*Texte retenu:*
◇ ◇ ◇ ◇ ◇ ◇ ◇

Les conflits entre les marques et les indications géographiques sont fréquents. Généralement en Europe, la solution est donnée par les directives et règlements applicables.
L’arrêt rendu le 14 juillet par la CJUE, C-4/10 et C-27/10, met en œuvre également les ADPIC pour dégager « des conditions uniformes d’exécution d’une règle » dans le temps.
Les dates
19 décembre 2001 : dépôt devant l’office finlandais de deux demandes de marque par une société finlandaise.
Ces deux marques portent sur des étiquettes qui présentent des parties verbales :
– pour l’une : «COGNAC L & P HIENOA KONJAKKIA Lignell & Piispanen Product of France 40 % Vol 500 ml »
– pour l’autre : «KAHVI-KONJAKKI Cafe Cognac Likööri – Likör – Liqueur 21 % Vol Lignell & Piispanen 500 ml».
31 janvier 2003 : l’office accepte ces demandes.
10 septembre 2004 : le Bureau interprofessionnel du Cognac fait opposition à ces deux enregistrements : l’opposition est rejetée pour le premier mais pour le second, l’opposition est acceptée.
22 octobre 2007 : la Chambre de recours de l’office renverse la situation au détriment du Bureau interprofessionnel du Cognac : les deux marques sont validées.
Le Bureau interprofessionnel du Cognac saisit la Cour administrative finlandaise qui va interroger la CJUE de différentes questions préjudicielles.
Une seule question préjudicielle retient notre attention. A son occasion la Cour va dégager « des conditions uniformes d’exécution d’une règle déjà en vigueur dans le droit de l’Union » avant la date d’entrée en vigueur du règlement dont l’application est demandée.
Voyons la démarche méthodologique suivie par la Cour !
S’il n’était pas discuté que « Cognac » puisse bénéficier de la protection du règlement n° 110/2008 pour s’opposer à des enregistrements à titre de marque, – l’indication géographique Cognac est prévue à son annexe III – , la difficulté rencontrée par le juge finlandais portait sur la date de l’entrée en vigueur de ce règlement : le 20 mai 2008 (l’arrêt indique au point 20, le 20 février 2008), c’est à dire postérieurement à la date des dépôts des deux demandes.
La Cour de justice va procéder en deux temps :
- Elle va rechercher si le règlement a prévu de s’appliquer à des situations antérieures : ce qu’elle va trouver effectivement avec l’article 23 qui tient compte des situations antérieures en permettant le maintient d’une marque qui entre en conflit avec une indication géographique et qui a été enregistrée :
– soit avant la date de protection de l’indication géographique
– soit avant le 1er janvier 1996.

◇ ◇ ◇ ◇ ◇ ◇ ◇

*Données affichées:*
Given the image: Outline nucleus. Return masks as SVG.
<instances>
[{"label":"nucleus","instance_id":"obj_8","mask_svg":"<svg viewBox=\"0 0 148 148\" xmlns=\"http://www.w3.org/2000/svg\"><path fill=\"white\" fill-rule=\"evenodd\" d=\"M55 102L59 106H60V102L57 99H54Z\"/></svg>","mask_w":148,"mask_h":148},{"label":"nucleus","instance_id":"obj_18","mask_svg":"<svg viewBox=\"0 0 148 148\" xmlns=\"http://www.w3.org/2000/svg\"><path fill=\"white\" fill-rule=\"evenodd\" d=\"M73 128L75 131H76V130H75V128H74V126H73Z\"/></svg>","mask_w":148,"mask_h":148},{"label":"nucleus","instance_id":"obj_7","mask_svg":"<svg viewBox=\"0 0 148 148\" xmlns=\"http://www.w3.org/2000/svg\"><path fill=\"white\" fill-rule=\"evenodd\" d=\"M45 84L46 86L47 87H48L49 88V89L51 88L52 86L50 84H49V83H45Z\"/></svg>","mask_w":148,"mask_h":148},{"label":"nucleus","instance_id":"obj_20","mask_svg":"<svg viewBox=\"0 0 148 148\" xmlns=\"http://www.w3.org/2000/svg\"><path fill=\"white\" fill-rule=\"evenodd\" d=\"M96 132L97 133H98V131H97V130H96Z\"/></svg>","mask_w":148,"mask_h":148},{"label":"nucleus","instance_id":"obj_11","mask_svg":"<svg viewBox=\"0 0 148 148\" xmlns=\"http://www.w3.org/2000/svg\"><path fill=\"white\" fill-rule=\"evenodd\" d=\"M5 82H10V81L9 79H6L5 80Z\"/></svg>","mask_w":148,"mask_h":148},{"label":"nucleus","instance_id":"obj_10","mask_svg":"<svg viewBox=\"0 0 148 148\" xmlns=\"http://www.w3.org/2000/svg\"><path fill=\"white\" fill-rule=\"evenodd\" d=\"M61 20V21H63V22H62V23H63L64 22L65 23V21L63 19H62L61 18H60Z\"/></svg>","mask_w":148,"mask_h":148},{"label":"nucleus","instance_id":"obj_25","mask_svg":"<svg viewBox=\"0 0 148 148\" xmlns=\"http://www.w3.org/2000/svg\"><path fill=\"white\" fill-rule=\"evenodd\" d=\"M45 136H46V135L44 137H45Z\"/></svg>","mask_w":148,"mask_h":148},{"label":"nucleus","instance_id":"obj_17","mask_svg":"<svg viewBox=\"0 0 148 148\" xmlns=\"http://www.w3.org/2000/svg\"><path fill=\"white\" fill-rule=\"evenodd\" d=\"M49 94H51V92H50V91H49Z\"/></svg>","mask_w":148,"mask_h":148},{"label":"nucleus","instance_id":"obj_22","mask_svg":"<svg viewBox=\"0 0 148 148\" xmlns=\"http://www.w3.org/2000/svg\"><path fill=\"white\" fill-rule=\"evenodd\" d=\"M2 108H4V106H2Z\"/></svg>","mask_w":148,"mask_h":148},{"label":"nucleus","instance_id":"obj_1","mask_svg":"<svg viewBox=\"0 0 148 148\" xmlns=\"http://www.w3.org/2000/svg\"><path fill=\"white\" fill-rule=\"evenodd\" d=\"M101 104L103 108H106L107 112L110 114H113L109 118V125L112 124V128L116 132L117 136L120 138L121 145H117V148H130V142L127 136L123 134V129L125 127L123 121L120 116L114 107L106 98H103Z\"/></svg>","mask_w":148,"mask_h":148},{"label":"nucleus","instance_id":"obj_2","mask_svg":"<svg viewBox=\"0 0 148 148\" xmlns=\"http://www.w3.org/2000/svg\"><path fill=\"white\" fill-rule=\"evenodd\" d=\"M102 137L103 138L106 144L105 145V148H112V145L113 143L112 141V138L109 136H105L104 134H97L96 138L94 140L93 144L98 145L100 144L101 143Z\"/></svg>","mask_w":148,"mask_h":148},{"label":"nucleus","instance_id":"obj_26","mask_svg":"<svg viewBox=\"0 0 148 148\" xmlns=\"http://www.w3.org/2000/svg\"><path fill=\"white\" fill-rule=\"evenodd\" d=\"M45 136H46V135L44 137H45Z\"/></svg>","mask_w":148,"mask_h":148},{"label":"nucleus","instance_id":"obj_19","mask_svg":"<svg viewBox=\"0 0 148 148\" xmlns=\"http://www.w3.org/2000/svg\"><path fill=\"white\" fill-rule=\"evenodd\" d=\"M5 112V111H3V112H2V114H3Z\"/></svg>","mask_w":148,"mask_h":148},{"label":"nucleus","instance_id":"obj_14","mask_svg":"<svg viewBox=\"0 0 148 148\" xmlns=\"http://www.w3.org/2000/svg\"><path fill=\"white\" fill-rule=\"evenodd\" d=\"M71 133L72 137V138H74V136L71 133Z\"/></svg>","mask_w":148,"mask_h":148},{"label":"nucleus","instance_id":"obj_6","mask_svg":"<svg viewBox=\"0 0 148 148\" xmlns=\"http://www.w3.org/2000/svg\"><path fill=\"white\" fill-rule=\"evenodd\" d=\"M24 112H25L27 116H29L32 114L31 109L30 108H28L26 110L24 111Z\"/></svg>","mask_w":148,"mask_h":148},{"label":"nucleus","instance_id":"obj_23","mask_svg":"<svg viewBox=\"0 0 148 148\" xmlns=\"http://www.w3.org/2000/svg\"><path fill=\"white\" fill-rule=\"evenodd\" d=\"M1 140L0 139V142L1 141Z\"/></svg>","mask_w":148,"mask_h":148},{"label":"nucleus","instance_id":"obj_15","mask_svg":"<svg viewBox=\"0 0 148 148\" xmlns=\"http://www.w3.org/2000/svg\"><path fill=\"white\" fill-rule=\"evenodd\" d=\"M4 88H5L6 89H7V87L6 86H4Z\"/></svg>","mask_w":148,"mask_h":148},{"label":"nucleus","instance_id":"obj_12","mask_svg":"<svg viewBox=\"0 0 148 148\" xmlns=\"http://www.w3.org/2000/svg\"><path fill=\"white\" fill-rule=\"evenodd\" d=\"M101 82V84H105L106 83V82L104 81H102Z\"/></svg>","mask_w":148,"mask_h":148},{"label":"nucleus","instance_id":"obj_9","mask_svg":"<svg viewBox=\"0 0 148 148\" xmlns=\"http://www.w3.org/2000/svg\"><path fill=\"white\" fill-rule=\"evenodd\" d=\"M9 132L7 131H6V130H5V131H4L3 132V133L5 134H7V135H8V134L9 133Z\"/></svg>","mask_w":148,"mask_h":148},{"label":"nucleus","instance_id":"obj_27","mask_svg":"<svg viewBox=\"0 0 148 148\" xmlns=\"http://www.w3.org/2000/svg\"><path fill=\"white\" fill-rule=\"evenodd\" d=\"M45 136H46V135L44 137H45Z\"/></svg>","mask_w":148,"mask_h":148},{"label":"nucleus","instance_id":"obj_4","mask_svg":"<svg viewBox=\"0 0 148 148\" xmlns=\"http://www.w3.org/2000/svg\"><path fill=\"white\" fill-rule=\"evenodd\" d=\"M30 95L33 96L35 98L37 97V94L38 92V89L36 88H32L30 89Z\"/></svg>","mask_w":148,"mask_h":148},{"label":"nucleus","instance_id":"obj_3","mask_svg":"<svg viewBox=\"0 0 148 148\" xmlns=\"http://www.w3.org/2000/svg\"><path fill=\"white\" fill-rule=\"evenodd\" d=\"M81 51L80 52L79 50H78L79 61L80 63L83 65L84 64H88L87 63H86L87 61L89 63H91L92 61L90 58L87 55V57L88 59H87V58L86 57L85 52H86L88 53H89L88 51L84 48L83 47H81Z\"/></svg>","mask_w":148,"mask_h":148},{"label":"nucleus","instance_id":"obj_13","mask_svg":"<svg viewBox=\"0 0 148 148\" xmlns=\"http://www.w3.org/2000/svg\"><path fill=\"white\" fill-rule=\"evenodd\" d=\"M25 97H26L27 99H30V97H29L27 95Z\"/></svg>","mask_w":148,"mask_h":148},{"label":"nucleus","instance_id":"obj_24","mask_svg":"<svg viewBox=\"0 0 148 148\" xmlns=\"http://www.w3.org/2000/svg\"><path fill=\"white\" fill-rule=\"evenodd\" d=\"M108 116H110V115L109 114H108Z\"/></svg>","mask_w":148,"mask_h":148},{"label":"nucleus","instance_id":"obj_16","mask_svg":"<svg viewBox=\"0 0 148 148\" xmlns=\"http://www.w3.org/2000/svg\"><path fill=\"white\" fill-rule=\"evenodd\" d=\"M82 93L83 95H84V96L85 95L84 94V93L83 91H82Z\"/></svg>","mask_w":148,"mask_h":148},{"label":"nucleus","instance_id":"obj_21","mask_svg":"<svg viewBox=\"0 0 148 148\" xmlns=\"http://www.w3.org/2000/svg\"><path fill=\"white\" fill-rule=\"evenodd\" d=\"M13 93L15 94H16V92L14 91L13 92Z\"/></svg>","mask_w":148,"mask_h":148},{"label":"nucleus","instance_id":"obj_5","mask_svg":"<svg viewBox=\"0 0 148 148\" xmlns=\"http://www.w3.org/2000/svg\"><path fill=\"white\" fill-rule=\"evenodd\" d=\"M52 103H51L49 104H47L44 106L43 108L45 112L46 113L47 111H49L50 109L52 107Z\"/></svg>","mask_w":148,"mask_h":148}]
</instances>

◇ ◇ ◇ ◇ ◇ ◇ ◇

*Exercices à résoudre:*
• 1. Recopiez mot pour mot le passage du texte sur l'affaire Cognac compris entre « L’arrêt rendu le » et « l’opposition est acceptée. », bornes incluses.
• 2. Dans le texte sur l'affaire Cognac, relevez toutes les dates qui ouvrent une entrée de la rubrique « Les dates ».
• 3. Prolongez le texte sur l'affaire Cognac à partir de sa dernière phrase.

*Corrigé des exercices:*
• 1.
L’arrêt rendu le 14 juillet par la CJUE, C-4/10 et C-27/10, met en œuvre également les ADPIC pour dégager « des conditions uniformes d’exécution d’une règle » dans le temps.
Les dates
19 décembre 2001 : dépôt devant l’office finlandais de deux demandes de marque par une société finlandaise.
Ces deux marques portent sur des étiquettes qui présentent des parties verbales :
– pour l’une : «COGNAC L & P HIENOA KONJAKKIA Lignell & Piispanen Product of France 40 % Vol 500 ml »
– pour l’autre : «KAHVI-KONJAKKI Cafe Cognac Likööri – Likör – Liqueur 21 % Vol Lignell & Piispanen 500 ml».
31 janvier 2003 : l’office accepte ces demandes.
10 septembre 2004 : le Bureau interprofessionnel du Cognac fait opposition à ces deux enregistrements : l’opposition est rejetée pour le premier mais pour le second, l’opposition est acceptée.

• 2. 19 décembre 2001 ; 31 janvier 2003 ; 10 septembre 2004 ; 22 octobre 2007

• 3.
- Elle vérifie que les indications géographiques étaient protégées antérieurement à la date d’entrée en vigueur du règlement en invoquant ….. les accords ADPIC :
« le règlement n° 110/2008 aux indications géographiques s’inscrit dans le prolongement de celle déjà garantie par le règlement n° 3378/94, lequel avait introduit dans le règlement n° 1576/89, avec effet au 1er janvier 1996, un article 11 bis ».
…
En vertu du paragraphe 1 dudit article 11 bis, les États membres étaient tenus de prendre toutes les mesures nécessaires permettant aux intéressés d’empêcher, dans les conditions prévues aux articles 23 et 24 de l’accord ADPIC, l’utilisation dans la Communauté d’une indication géographique pour des produits n’étant pas originaires du lieu indiqué par ladite indication. Or, l’article 23, paragraphe 2, de cet accord prévoit que l’enregistrement d’une marque contenant ou constituée par une indication géographique identifiant des boissons spiritueuses doit être refusé ou invalidé en ce qui concerne les boissons spiritueuses qui n’ont pas cette origine, tandis que l’article 24, paragraphe 5, dudit accord énonce une dérogation au bénéfice des marques enregistrées ou acquises de bonne foi avant l’entrée en vigueur de l’accord lui-même ou avant que l’indication géographique ne soit protégée.
Pour conclure : à compter du 1er janvier 1996, date de l’entrée en vigueur du règlement n° 3378/94, les règles de protection des indications géographiques prévues par l’accord ADPIC avaient été incorporées dans le droit de l’Union.
Pour la Cour :
ce règlement « ne fait qu’établir des conditions uniformes d’exécution d’une règle déjà en vigueur dans le droit de l’Union, tandis que le paragraphe 2 du même article maintient les dérogations temporelles déjà reconnues par le droit de l’Union.«
Il s’ensuit que l’application de ces dispositions ne porte pas atteinte au principe de sécurité juridique ni à celui de protection de la confiance légitime des intéressés.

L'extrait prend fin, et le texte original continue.